Agora um detalhe interessante e incomum. Ao início as palavras são ditas em alemão, e aos poucos se vertem para o inglês. Percebemos sutilmente apenas a substituição do que seria a língua local pela universalização do inglês. Diferente de outros longas que simplesmente misturavam as línguas (como o horripilante nacional Olga) ou não tinham nenhum tipo de justificativa, aqui pelo menos tudo que é escrito e mostrado sai em alemão, vertido apenas quando falado para o inglês.

Historicamente a Operação Valquíria entrou para história como um fracasso daqueles que atentaram contra a vida Hitler, mas nas telas perder também é ganhar, se transformando numa experiência vitoriosa e composto de um conjunto arrebatador.

O Leitor (Foto: Divulgação)

Sentimentos introspectivos

A maior surpresa entre os finalistas ao Oscar de melhor filme, O Leitor (The Reader, 2008) começa como um romance incomum, mas interessante. Passa para um drama de tribunal, que explora os conceitos de justiça e lei, e depois mergulha num dramalhão que não sabe se quer justificar seus sentimentos, a dor interior ou mesmo o quanto pode ser chato um áudio-livro.

Após passar mal no meio da rua, o jovem Michael (David Kross, ok) recebe a ajuda e o carinho de Hanna (Kate Winslet). Ela, solitária, e ele, na flor da curiosidade sexual, envolvem-se numa paixão de verão, onde Hanna sempre pedia para que Michael lê-se um livro como forma de gratidão. Mas seus caminhos insistem em se cruzar…
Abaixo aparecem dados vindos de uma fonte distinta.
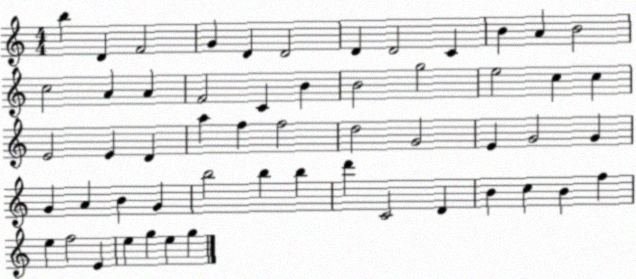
X:1
T:Untitled
M:4/4
L:1/4
K:C
b D F2 G D D2 D D2 C B A B2 c2 A A F2 C B B2 g2 e2 c c E2 E D a f f2 d2 G2 E G2 G G A B G b2 b b d' C2 D B c B f e f2 E e g e g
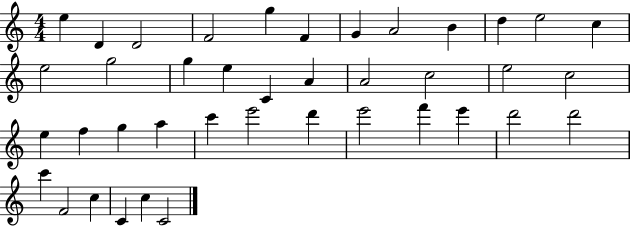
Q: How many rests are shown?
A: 0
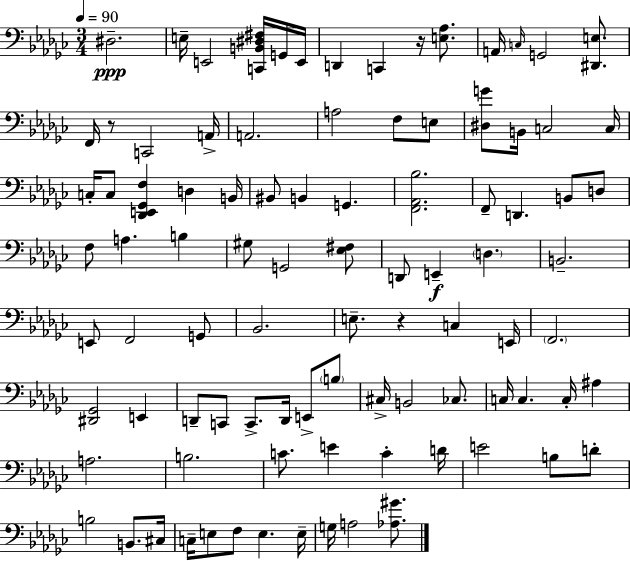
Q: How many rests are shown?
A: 3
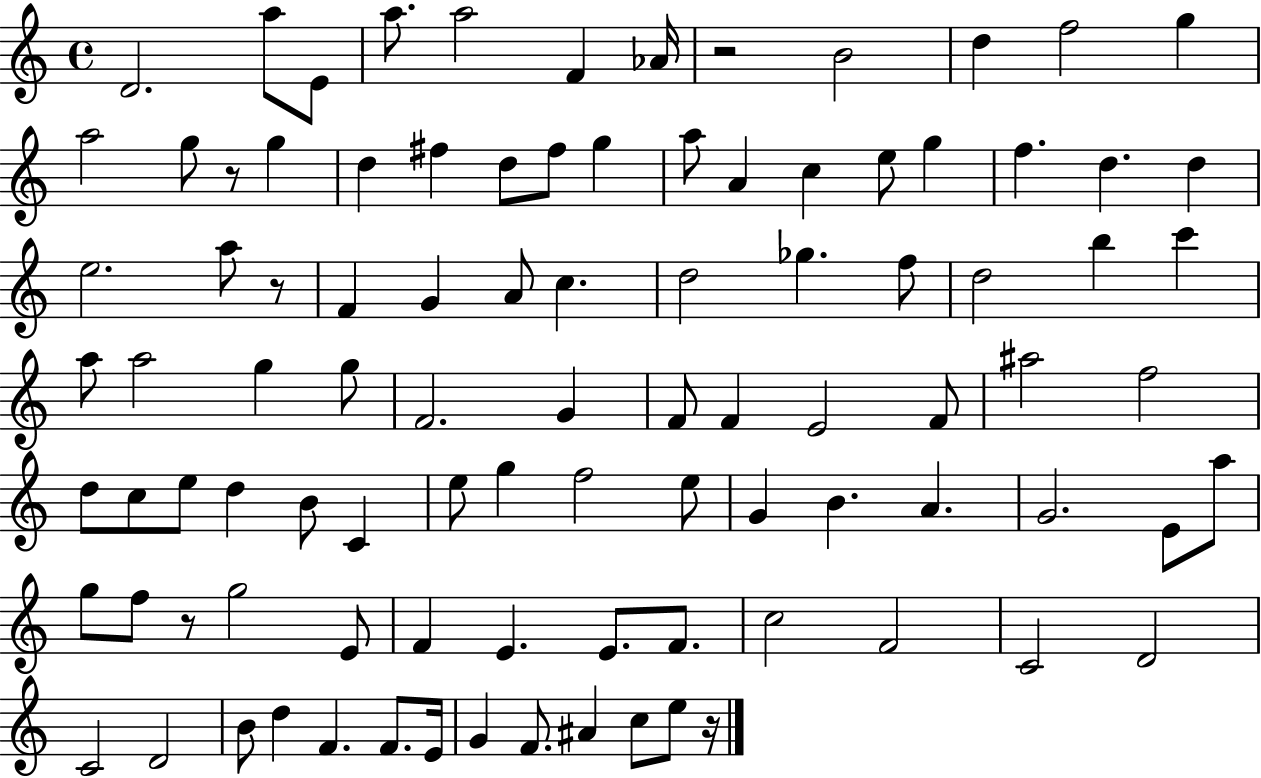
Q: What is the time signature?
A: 4/4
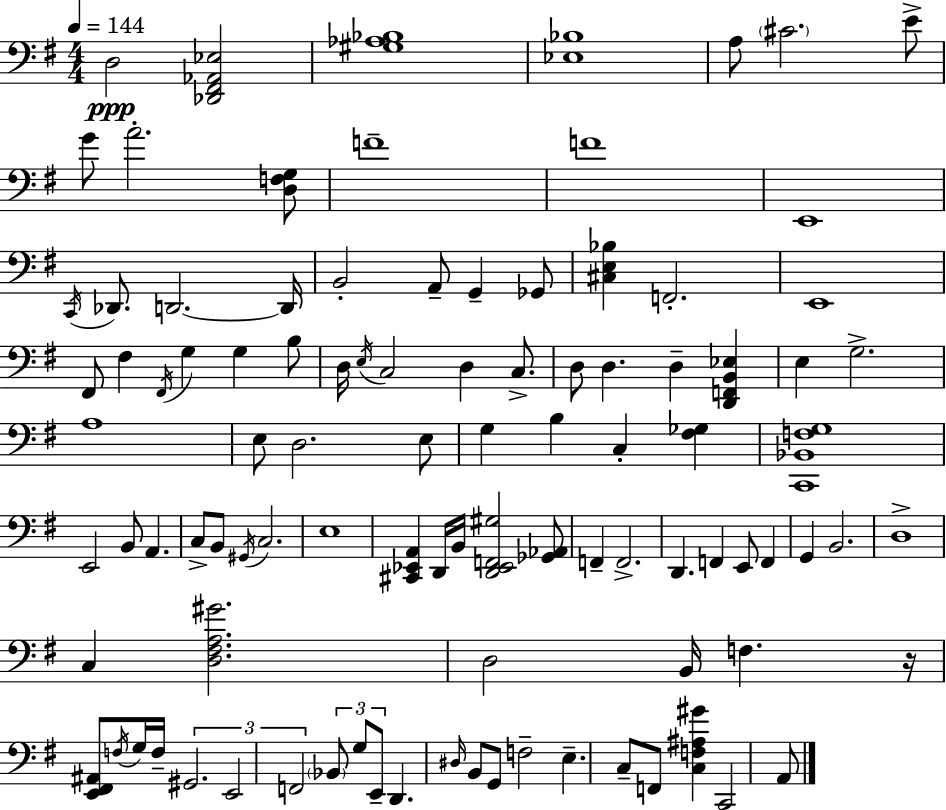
{
  \clef bass
  \numericTimeSignature
  \time 4/4
  \key g \major
  \tempo 4 = 144
  d2\ppp <des, fis, aes, ees>2 | <gis aes bes>1 | <ees bes>1 | a8 \parenthesize cis'2. e'8-> | \break g'8 a'2.-. <d f g>8 | f'1-- | f'1 | e,1 | \break \acciaccatura { c,16 } des,8. d,2.~~ | d,16 b,2-. a,8-- g,4-- ges,8 | <cis e bes>4 f,2.-. | e,1 | \break fis,8 fis4 \acciaccatura { fis,16 } g4 g4 | b8 d16 \acciaccatura { e16 } c2 d4 | c8.-> d8 d4. d4-- <d, f, b, ees>4 | e4 g2.-> | \break a1 | e8 d2. | e8 g4 b4 c4-. <fis ges>4 | <c, bes, f g>1 | \break e,2 b,8 a,4. | c8-> b,8 \acciaccatura { gis,16 } c2. | e1 | <cis, ees, a,>4 d,16 b,16 <d, ees, f, gis>2 | \break <ges, aes,>8 f,4-- f,2.-> | d,4. f,4 e,8 | f,4 g,4 b,2. | d1-> | \break c4 <d fis a gis'>2. | d2 b,16 f4. | r16 <e, fis, ais,>8 \acciaccatura { f16 } g16 f16-- \tuplet 3/2 { gis,2. | e,2 f,2 } | \break \tuplet 3/2 { \parenthesize bes,8 g8 e,8-- } d,4. | \grace { dis16 } b,8 g,8 f2-- e4.-- | c8-- f,8 <c f ais gis'>4 c,2 | a,8 \bar "|."
}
O diretor Stephen Daldry (indicado ao Oscar de direção pela terceira vez) demonstra talento para fazer ecoar os sentimentos quando trata do romance, mas falha em conduzir exatamente qualquer emoção quando aborda a questão de escutar um livro e de não lê-lo pessoalmente. Parece mais do que óbvia a razão, desde o primeiro momento, e para completar, o roteiro (adaptado, também indicado ao Oscar) ainda tenta justificar as ações de cada personagem e o poder do perdão em fracas e dispensáveis cenas finais.

Vencedora do Oscar de melhor atriz, não por merecimento pleno e mais como um sentimento de ressarcimento, Kate Winslet (e sua sedução grosseirona) é o melhor de todo O Leitor. E enquanto não entra em sua mudança física, a uma obra engana bem o espectador. Com uma primeira parte voltada para uma paixão incomum, mas gentilmente verdadeira, onde até mesmo suas atitudes sisudas são explicadas e justificadas num julgamento sobre atos nazistas. Mas depois disso só restam alguns momentos de sentimentos introspectivos e até vazios, cortesia de Ralph Fiennes (como o velho Michael) e uma envelhecida Winslet, carregada de uma maquiagem apenas regular. Você desculparia uma das maiores carcereiras da morte simplesmente porque ela não passava de uma burra analfabeta?